◆ À faire ◆
**1.** Dans le discours sur l'impôt et les dépenses publiques, quel coût était prévu au départ pour la nouvelle église de Laeken ?
**2.** Prolongez, s'il vous plaît, le discours sur l'impôt et les dépenses publiques à partir de sa dernière phrase.

◆ Extrait de page ◆
'''
Personne, messieurs, n'est plus dupe de toute cette fantasmagorie, dont le but purement électoral est trop manifeste pour qu'on puisse s'y méprendre encore.
Quoi qu'il en soit, il n'est pas moins vrai que l'impôt dont je m'occupe est le plus odieux de tous, attendu qu'il n'est pas proportionnel à la fortune de ceux qui le payent, et que c'est l'un de ceux dont la suppression est la plus urgente.
Mais comment espérer une telle suppression ? Que fait-on aujourd'hui ? On se jette dans de grandes entreprises ; on veut imiter Louis XIV, non seulement dans la politique, mais encore en se jetant dans des constructions grandioses.
Et voilà pourquoi vous êtes forcés de faire des emprunts.
Messieurs, quand on est arrivé ici avec des demandes de 49 millions pour les fortifications d'Anvers, que je n'ai pas votées, le pays entier a été effrayé de la somme de 49 millions qui était réclamée pour ces fortifications. Et, en effet, il y avait lieu d'être effrayé d'une dépense aussi exorbitante. Or, si vous vous étiez abstenus de trois, quatre ou cinq dépenses complètement inutiles, vous auriez réalisé une économie d'un chiffre tout aussi considérable.
Mais vous avez bien eu soin de ne pas vous abstenir de faire ces dépenses inutiles. Que dirai-je, par exemple, du palais de justice qui se construit à Bruxelles ? Si je suis bien informé, il est déjà certain que le chiffre de la dépense, excédera le chiffre de 25 millions de francs, et ou m'affirme qu'il dépassera 25 millions, ce qui est la moitié de la dépense qu'oui occasionnée les fortifications d'Anvers.
On lésine quand il s'agit de la défense nationale, et quand il s'agit de bâtir des locaux pour les tribunaux, on prodigue l'argent, on construit des palais !
Un honorable membre m'interrompt, pour rappeler la nouvelle église de Laeken ; en effet, cet édifice devait coûter 800,000 francs ; il a déjà coûté plusieurs millions ; et il faudra encore des millions pour l'achever.
Oui, vous avez voulu élever un monument d'architecture : encore une fois, vous voulez faire comme Louis XIV, et vous arriverez au même résultat que lui !
Messieurs, on ne se borne pas à faire des palais pour les magistrats ; les prisons cellulaires qu'on élève pour les coquins sont de véritables palais ; et, ma foi, on serait tenté de commettre un crime pour aller se loger dans des palais aussi splendides.
'''
◆ Données fournies ◆
'''
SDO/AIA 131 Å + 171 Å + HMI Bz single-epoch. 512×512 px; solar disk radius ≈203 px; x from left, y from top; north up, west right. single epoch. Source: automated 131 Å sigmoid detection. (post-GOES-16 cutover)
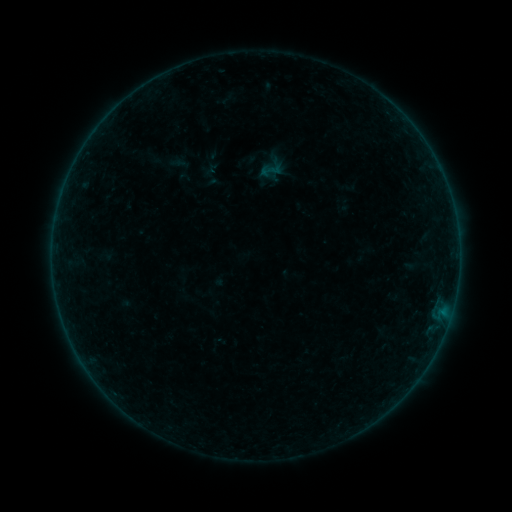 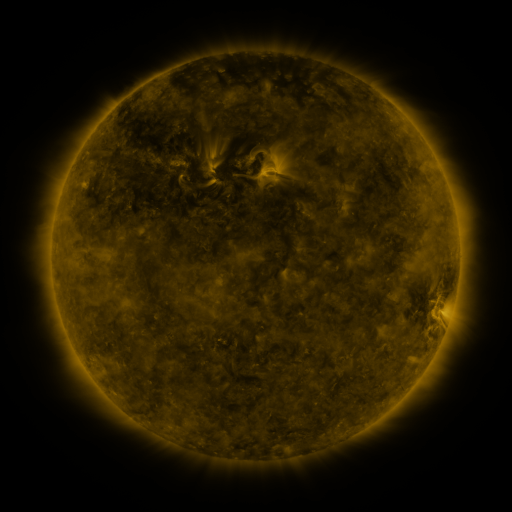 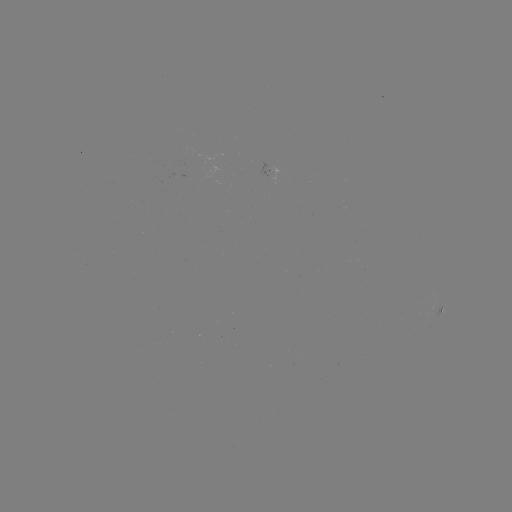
'''
◆ Réponses ◆
**1.** Elle devait coûter 800,000 francs.

**2.**
Je dis que ce n'est pas de cette manière qu'on doit traiter les coquins. Quand vous dépensez des millions pour la construction de prisons luxueuses, monumentales, vous allez au rebours du bon sens.
Je vous l'ai déjà dit, nous sommes en train de faire l'organisation de la coquinerie en Belgique. Pour les assassins et pour les grands scélérats, on a voulu, on veut encore supprimer la peine de mort. On veut supprimer (et nous nous en occuperons demain) la contrainte par corps pour les coquins de second ordre, pour les calomnies faites par la voie de la presse, etc. Pour les petits fripons, on a supprimé la garantie des matières d'or et d'argent ; pour les grands fripons, on a supprimé le taux légal de l'intérêt ; un fils de famille peut emprunter à 12, à 15, à 20 p. c, et celui qui prête son argent à ce taux usuraire peut le faire impunément. (Interruption.)
Cependant, M. Pirmez, vous qui m'interrompez, si vous aviez un enfant qui, se conduisant mal, empruntât au taux usuraire de 20 p. c. par exemple, vous n'auriez aucun recours contre celui qui aurait rendu ce mauvais service à voire enfant. Après tout cela, vous construisez des palais de friponnerie, de coquinerie ; vous dépensez des millions, et vous faites des dettes énormes, sans aucun avantage pour le pays.
Ce n'est pas tout. Je vais tomber dans le domaine des architectes qui poussent aux grandes dépenses pour faire de gros profils à raison de 5 p. c. des sommes dépensées. Que fait-on maintenant ? On fait des stations pour des millions.
En effet, combien de millions ne coûtera pas cette très inutile station du Midi qui n'aura d'autres résultats que de faire faire aux personnes qui s'y rendent un quart de lieue de plus ?
Mais, messieurs, dans toutes les villes de. la Belgique, on est en train de vouloir faire des dépenses de millions et c'est pour cela qu'on nous propose des emprunts.
Vous construisez des stations qui coûtent deux, trois millions, mais est-ce avec vos ressources normales que vous faites ces dépenses ? Pas le moins du monde : c'est avec l'emprunt, et vous grevez l'avenir avec toutes ces dépenses que j'appelle des dépenses insensées.
Je crois, messieurs, qu'il vaudrait beaucoup mieux être plus modeste dans les constructions que d'opérer avec tant de luxe.
Mais, messieurs, quelles sont les personnes intéressées à voir ces palais, ces prisons, ces stations construites à des conditions aussi onéreuses ? D'abord l'architecte, qui a 5 p. c. sur la construction.
Si la construction coûte un million, il reçoit 50,000 francs ; si elle coûte deux millions, il reçoit 100,000 francs ; il a donc tout intérêt à pousser la gouvernement aux grandes dépenses.
Puis, à côté de cela, vous avez toutes les personnes qui ont, dans le voisinage de la station, des terrains qui auront une plus-value considérable, qui recevront, pour des terrains de peu de valeur, des sommes de 200,000 ou 300,000 fr.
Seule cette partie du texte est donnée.